Integrations are app-scoped grants under workspace governance. Admins and owners
configure static secrets or workspace OAuth provider clients and mark the
currently requested permission groups, scopes, and secret names as configured.
The agent never receives static secret values, OAuth client secrets, refresh
tokens, or access tokens.

Custom tools are tied to an integration domain in `agents.json`, for example
`slack.com` or `hubapi.com`. At runtime, `/api/internal/tool-execute`:

1. Loads the current app's integration grant by `(workspaceId, appId, domain, keySlug)`.
2. Verifies the tool exists in the approved `agents.json` payload for that
   agent.
3. For static tools, reads named secrets from Vault or local development storage.
4. For OAuth tools, loads the server-created app-agent run by
   `(workspaceId, appId, runId)`, resolves the triggering user, checks that
   user's connected account and scopes, refreshes the access token on demand,
   and injects the bearer token server-side.
5. Substitutes only named static secret placeholders such as
   `{{secrets.SLACK_BOT_TOKEN}}`.
6. Validates that the final URL hostname matches the configured domain or one
   of its subdomains.
7. Rejects private/internal IPs, non-HTTPS production URLs, oversized
   responses, and broad static calls when input was provided.

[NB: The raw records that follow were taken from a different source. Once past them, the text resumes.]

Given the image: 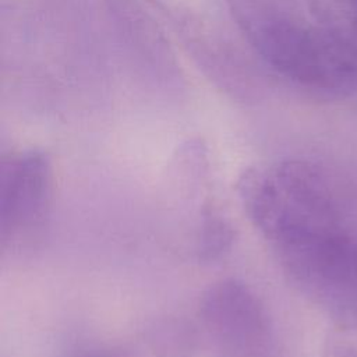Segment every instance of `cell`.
<instances>
[{
    "label": "cell",
    "mask_w": 357,
    "mask_h": 357,
    "mask_svg": "<svg viewBox=\"0 0 357 357\" xmlns=\"http://www.w3.org/2000/svg\"><path fill=\"white\" fill-rule=\"evenodd\" d=\"M255 53L276 73L305 88L340 93L357 85V46L326 26L287 17L273 0H226Z\"/></svg>",
    "instance_id": "obj_1"
},
{
    "label": "cell",
    "mask_w": 357,
    "mask_h": 357,
    "mask_svg": "<svg viewBox=\"0 0 357 357\" xmlns=\"http://www.w3.org/2000/svg\"><path fill=\"white\" fill-rule=\"evenodd\" d=\"M271 247L293 287L324 311L337 329L357 335V237L347 225Z\"/></svg>",
    "instance_id": "obj_2"
},
{
    "label": "cell",
    "mask_w": 357,
    "mask_h": 357,
    "mask_svg": "<svg viewBox=\"0 0 357 357\" xmlns=\"http://www.w3.org/2000/svg\"><path fill=\"white\" fill-rule=\"evenodd\" d=\"M198 317L216 357H280L265 304L241 280L211 284L201 296Z\"/></svg>",
    "instance_id": "obj_3"
},
{
    "label": "cell",
    "mask_w": 357,
    "mask_h": 357,
    "mask_svg": "<svg viewBox=\"0 0 357 357\" xmlns=\"http://www.w3.org/2000/svg\"><path fill=\"white\" fill-rule=\"evenodd\" d=\"M53 194L49 155L36 148L11 152L0 163V243L3 251H21L46 227Z\"/></svg>",
    "instance_id": "obj_4"
},
{
    "label": "cell",
    "mask_w": 357,
    "mask_h": 357,
    "mask_svg": "<svg viewBox=\"0 0 357 357\" xmlns=\"http://www.w3.org/2000/svg\"><path fill=\"white\" fill-rule=\"evenodd\" d=\"M172 21L197 68L220 92L241 103H255L262 96V84L255 70L213 26L181 10L173 13Z\"/></svg>",
    "instance_id": "obj_5"
},
{
    "label": "cell",
    "mask_w": 357,
    "mask_h": 357,
    "mask_svg": "<svg viewBox=\"0 0 357 357\" xmlns=\"http://www.w3.org/2000/svg\"><path fill=\"white\" fill-rule=\"evenodd\" d=\"M191 252L199 262L220 259L234 241V229L222 211L213 205L194 223L191 233Z\"/></svg>",
    "instance_id": "obj_6"
},
{
    "label": "cell",
    "mask_w": 357,
    "mask_h": 357,
    "mask_svg": "<svg viewBox=\"0 0 357 357\" xmlns=\"http://www.w3.org/2000/svg\"><path fill=\"white\" fill-rule=\"evenodd\" d=\"M146 343L158 357H188L195 349L197 332L184 319L166 318L148 331Z\"/></svg>",
    "instance_id": "obj_7"
},
{
    "label": "cell",
    "mask_w": 357,
    "mask_h": 357,
    "mask_svg": "<svg viewBox=\"0 0 357 357\" xmlns=\"http://www.w3.org/2000/svg\"><path fill=\"white\" fill-rule=\"evenodd\" d=\"M322 357H357V335L336 328L324 343Z\"/></svg>",
    "instance_id": "obj_8"
},
{
    "label": "cell",
    "mask_w": 357,
    "mask_h": 357,
    "mask_svg": "<svg viewBox=\"0 0 357 357\" xmlns=\"http://www.w3.org/2000/svg\"><path fill=\"white\" fill-rule=\"evenodd\" d=\"M67 357H134V354L121 346L91 344L75 349Z\"/></svg>",
    "instance_id": "obj_9"
},
{
    "label": "cell",
    "mask_w": 357,
    "mask_h": 357,
    "mask_svg": "<svg viewBox=\"0 0 357 357\" xmlns=\"http://www.w3.org/2000/svg\"><path fill=\"white\" fill-rule=\"evenodd\" d=\"M353 13H354V18H356V28H357V0H347Z\"/></svg>",
    "instance_id": "obj_10"
}]
</instances>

If an integration is missing or not configured, the tool returns explicit
mock data instead of a live API response — this includes OAuth missing-account,
revoked-account, missing-scope, or provider-config failures. If a draft changes
`agents.json` to request a new domain, endpoint, auth mode, OAuth scope, token
URL, secret, permission, or data collection, that draft must be approved again
before runtime can use it.

## Draft data isolation

Draft and published app data are also separated. Published apps read and write
under the app's normal data scope. Draft previews and draft app-agent runs use
an internal draft data scope for the same app. This lets builders test changes
without mutating the live data used by the published app.

All data queries still include `workspaceId` and the scoped app ID. Agent data
tools also verify that the requested collection appears in the approved
`agents.json` payload for the calling agent.